December 18, 2008 8:02 PM | Reply | Permalink
I think it could have been a worse decision for Franken and it isn't a total loss, but the idea of involving the candidates in setting standards for acceptance of the wrongly rejected absentee ballots is bad public policy. It's not even clear from the opinion that the candidates themselves have to adhere to the same standards in each county, which could open up a Pandora's box of opportunism for one or the other or both.
To me, it is an unworkable, impractical decision (not to mention wrong. It seems to me, as others have pointed out, the only way to address the equal protection argument would have been to order that all counties be required to count fifth pile votes, and either the court should have set out uniform standards or delegated that task to the Canvassing Board (probably the latter). Not necessarily what Franken asked for, but the right and fair one. That's even kind of what Norm's fallback position was if the improperly rejected absentee ballots were adjudged to properly be included in the recount prior to certification, and it's not such an unreasonable position on its face. You can't just have counties like Ramsey (St. Paul) saying we don't feel like counting, while others submit their previously improperly rejected ballots, and set up incomplete "fifth pile" returns across the state. Kinda analagous to the flaw in Gore's 2000 Florida argument, but that's a whole 'nother story...

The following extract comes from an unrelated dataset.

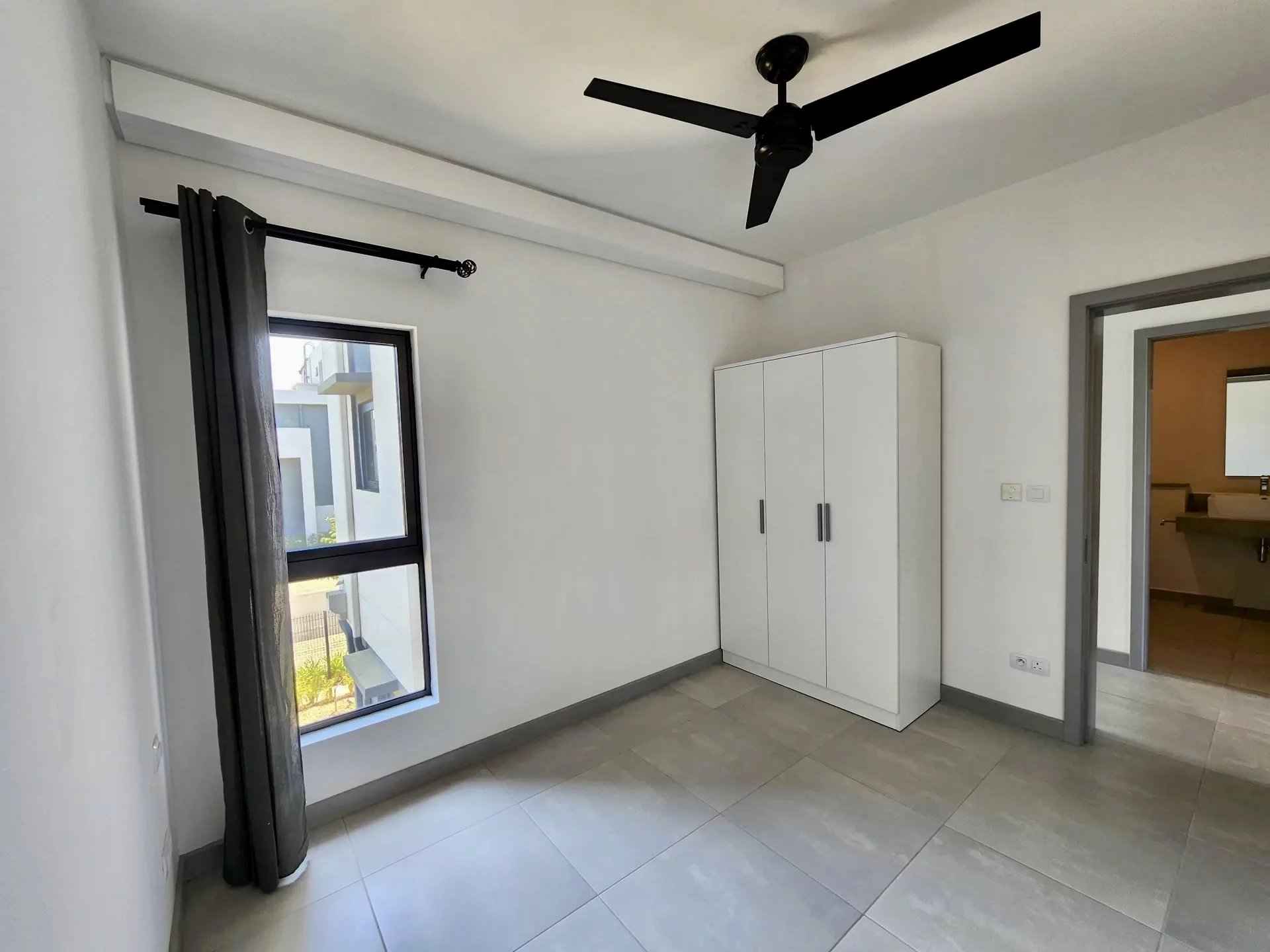 1aecc43af0c37ad56ad9762dc06708b1 49ff1656bd 1920 original - Translation missing: en.helpers.application.image_tag.default_alt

The irony here is that most likely after tomorrow, Coleman will be down 200+ votes, and he will want to find as many ballots to include as possible. He is most likely done assuming his "duplicate ballot" argument fails to find any traction. So, given the (short-handed) Supreme Court's Mickey Mouse decision, all the incentive will be with Franken to play the obstructionist and refuse to agree to allow wrongly rejected ballots to be counted, especially in red rural counties. I don't buy the Rule 11 sanctions argument, and as Justice Page pointed out, clients are not necessarily subject to Rule 11 sanctions anyway, so there is nothing stopping either candidate from taking liberties.
Like mama said, be careful what you wish for...
December 18, 2008 8:10 PM | Reply | Permalink
It seems that there is a lot of wriggle room in the vague threat of sanctions by the Minnesota Supremes. Can you prove "bad faith"? Just what exactly can they do to him if he does act in "bad faith." If Coleman sees that his ship is sinking (like it is now), il va tenter son va-tout. N'en doutez pas.
December 18, 2008 8:31 PM | Reply | Permalink
Qui plus est, what if some of the counties acting in tacit accord with the perceived wishes of the Coleman camp decide that they want to play merry hob with this? The recount is tainted and Norm can't be accused of "bad faith". Might not matter with the way things are going right now, but ...
December 18, 2008 8:44 PM | Reply | Permalink
A flip side is that since counties originally had responsibility for deciding which ballots to reject, on their own (within state law), they should take responsibility now to correct their own errors, errors as determined by their own reviews already (mostly) done in accordance with the Board's directive/request.